# [Excerpt to read]
===
NickBorgersProbably · NickBorgers · Apr 7, 2026 · Apr 7, 2026 · Apr 7, 2026 · Apr 7, 2026
diff --git a/.github/workflows/review-coverage-evaluator.yml b/.github/workflows/review-coverage-evaluator.yml
@@ -123,12 +123,15 @@ jobs:
             meaningful gap that warrants proposing a new review step or changes to an
             existing one.
 
-            **THE EXISTING REVIEW PIPELINE (3 reviewers):**
-            1. Design Review - validates PR implements issue intent, reviews design quality, checks doc consistency
+            **THE EXISTING REVIEW PIPELINE (6 stages):**
+            1. Design Review - validates PR implements issue intent, reviews design quality, and checks docs-as-spec consistency
             2. Security & Infrastructure Review - script safety,
                credential handling, workflow permissions, and GitHub
                Actions/runtime correctness for CI orchestration changes
             3. Psych Research Review - evaluates user-facing changes against ADHD research literature
+            4. Prompt Engineering Review - validates prompt clarity, constraints, and cross-prompt consistency
+            5. Documentation Consistency Review - checks docs for contradictions, stale references, and cross-doc consistency
+            6. Merge Decision - synthesizes all review feedback into GO-CLEAN, GO-WITH-RESERVATIONS, or NO-GO
 
             **YOUR TASK:**
             1. Read the full PR diff: \`gh pr diff ${PR_NUMBER}\`
@@ -137,10 +140,10 @@ jobs:
                Also fetch review comments on specific lines:
                \`gh api repos/${REPO}/pulls/${PR_NUMBER}/comments --jq '.[] | \"**\(.user.login)** on \(.path):\(.line):\n\(.body)\n---\"'\`
             3. Read the PR description: \`gh pr view ${PR_NUMBER}\`
-            4. Analyze whether the 3 existing reviewers adequately covered the changes
+            4. Analyze whether the existing review pipeline adequately covered the changes
 
             **WHAT TO LOOK FOR:**
-            - Categories of issues that none of the 3 reviewers are equipped to catch
+            - Categories of issues that none of the existing stages are equipped to catch
             - Patterns in agent comments suggesting a reviewer was out of its depth
               (e.g., a code reviewer trying to comment on security concerns it can't deeply analyze)
             - Recurring blind spots across multiple PRs (check recent closed PRs if helpful:
@@ -157,13 +160,13 @@ jobs:
             You should only propose a new reviewer or change if:
             - There is a CLEAR, REPEATED gap (not a one-off edge case)
===
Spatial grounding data
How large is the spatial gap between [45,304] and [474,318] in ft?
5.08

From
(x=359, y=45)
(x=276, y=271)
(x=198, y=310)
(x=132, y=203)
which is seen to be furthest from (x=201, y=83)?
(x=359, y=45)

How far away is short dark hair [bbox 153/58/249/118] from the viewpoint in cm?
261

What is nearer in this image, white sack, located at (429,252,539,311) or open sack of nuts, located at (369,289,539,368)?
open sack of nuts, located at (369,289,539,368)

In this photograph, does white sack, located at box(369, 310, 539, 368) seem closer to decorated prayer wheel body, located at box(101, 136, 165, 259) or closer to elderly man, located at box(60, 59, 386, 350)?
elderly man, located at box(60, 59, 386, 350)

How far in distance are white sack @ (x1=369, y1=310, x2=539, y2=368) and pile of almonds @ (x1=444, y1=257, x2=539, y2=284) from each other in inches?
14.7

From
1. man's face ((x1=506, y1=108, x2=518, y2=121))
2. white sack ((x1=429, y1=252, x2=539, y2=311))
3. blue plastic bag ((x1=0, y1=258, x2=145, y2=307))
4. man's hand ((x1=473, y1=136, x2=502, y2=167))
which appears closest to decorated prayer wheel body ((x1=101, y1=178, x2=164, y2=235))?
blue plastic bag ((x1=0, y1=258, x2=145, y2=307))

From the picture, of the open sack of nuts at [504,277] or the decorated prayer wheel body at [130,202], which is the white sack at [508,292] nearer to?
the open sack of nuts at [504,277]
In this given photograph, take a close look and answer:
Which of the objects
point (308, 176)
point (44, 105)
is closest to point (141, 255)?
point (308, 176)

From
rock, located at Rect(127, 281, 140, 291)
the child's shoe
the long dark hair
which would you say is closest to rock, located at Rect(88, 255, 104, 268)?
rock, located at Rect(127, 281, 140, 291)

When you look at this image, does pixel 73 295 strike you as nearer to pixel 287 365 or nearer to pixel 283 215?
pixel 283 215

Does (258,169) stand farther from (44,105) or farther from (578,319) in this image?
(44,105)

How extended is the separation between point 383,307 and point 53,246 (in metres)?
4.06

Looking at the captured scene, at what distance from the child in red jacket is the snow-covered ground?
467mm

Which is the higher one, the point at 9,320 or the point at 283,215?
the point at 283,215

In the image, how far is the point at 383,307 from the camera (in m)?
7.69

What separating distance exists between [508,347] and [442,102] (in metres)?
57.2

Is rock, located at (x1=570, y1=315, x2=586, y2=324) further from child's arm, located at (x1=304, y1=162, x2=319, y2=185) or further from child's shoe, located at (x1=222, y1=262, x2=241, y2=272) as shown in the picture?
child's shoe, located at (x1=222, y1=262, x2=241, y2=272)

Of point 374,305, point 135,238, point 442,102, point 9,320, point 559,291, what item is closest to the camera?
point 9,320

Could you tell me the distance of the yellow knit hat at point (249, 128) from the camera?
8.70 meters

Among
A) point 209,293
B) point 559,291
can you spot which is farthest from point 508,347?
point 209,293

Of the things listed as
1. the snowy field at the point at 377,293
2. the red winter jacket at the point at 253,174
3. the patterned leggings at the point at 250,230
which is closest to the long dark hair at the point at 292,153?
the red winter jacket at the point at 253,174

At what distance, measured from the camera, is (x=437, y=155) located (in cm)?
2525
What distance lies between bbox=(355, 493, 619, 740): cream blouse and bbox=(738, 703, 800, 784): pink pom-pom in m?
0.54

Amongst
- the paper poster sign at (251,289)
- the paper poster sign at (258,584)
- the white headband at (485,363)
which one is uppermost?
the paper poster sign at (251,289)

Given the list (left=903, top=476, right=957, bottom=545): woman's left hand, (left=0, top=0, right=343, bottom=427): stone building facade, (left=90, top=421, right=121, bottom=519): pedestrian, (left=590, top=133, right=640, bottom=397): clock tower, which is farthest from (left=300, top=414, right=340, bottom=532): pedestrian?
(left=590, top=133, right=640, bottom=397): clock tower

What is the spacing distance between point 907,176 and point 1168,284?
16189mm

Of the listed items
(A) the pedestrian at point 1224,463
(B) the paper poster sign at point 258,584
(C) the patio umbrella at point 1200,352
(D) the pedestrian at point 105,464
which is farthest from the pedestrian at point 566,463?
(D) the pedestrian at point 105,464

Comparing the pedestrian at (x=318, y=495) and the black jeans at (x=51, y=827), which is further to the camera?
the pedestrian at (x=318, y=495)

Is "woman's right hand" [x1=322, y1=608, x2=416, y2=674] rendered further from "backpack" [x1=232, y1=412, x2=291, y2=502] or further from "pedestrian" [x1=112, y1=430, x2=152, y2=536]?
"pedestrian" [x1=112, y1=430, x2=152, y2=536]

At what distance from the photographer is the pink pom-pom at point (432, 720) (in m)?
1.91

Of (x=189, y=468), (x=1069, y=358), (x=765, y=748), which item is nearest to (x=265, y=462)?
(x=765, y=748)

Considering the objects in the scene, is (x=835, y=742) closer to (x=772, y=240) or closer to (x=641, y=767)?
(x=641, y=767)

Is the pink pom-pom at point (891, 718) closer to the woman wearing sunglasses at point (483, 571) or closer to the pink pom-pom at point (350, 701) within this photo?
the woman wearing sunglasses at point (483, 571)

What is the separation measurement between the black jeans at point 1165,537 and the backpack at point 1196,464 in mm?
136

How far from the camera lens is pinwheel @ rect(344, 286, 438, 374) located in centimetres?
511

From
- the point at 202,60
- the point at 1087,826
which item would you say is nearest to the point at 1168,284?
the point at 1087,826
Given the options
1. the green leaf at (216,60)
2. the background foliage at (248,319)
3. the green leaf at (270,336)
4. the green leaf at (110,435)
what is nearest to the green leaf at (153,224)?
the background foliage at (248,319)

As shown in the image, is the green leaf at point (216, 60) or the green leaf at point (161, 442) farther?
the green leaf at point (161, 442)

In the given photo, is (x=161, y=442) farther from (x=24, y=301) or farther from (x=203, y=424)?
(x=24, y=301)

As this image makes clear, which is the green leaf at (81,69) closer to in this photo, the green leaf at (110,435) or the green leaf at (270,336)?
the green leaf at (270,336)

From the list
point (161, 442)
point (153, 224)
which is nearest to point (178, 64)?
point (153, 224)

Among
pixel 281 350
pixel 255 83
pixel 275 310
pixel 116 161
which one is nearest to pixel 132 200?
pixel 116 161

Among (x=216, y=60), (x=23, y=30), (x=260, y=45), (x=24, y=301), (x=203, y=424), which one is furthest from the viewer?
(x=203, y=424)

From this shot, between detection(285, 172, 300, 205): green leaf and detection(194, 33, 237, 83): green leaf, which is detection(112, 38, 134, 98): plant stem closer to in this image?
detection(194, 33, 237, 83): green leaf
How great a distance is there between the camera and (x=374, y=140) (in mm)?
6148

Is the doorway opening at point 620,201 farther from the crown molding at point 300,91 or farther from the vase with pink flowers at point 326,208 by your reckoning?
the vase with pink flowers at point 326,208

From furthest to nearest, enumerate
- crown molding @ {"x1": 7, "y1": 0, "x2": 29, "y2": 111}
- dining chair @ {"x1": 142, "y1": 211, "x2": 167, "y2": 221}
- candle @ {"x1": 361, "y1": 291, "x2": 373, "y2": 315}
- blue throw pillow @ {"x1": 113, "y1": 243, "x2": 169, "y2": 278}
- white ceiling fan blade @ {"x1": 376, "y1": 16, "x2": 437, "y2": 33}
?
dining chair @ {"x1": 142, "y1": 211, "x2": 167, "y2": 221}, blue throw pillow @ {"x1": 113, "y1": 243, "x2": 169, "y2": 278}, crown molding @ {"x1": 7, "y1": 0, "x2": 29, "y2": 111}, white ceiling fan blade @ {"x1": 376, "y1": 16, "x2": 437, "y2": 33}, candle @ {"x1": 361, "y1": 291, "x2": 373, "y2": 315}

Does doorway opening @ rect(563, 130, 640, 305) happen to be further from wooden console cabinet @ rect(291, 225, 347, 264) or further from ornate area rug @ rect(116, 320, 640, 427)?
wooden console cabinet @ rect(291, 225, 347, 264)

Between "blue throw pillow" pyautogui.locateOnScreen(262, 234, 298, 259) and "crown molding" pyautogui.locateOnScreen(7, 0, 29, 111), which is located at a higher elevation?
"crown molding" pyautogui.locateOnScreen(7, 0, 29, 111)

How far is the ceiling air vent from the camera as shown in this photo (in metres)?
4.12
===
# [Exercise aim]
Reproduce the review workflow diff word for word, starting with "NickBorgersProbably · NickBorgers" and going on through "existing one.".

# [Answer]
NickBorgersProbably · NickBorgers · Apr 7, 2026 · Apr 7, 2026 · Apr 7, 2026 · Apr 7, 2026
diff --git a/.github/workflows/review-coverage-evaluator.yml b/.github/workflows/review-coverage-evaluator.yml
@@ -123,12 +123,15 @@ jobs:
             meaningful gap that warrants proposing a new review step or changes to an
             existing one.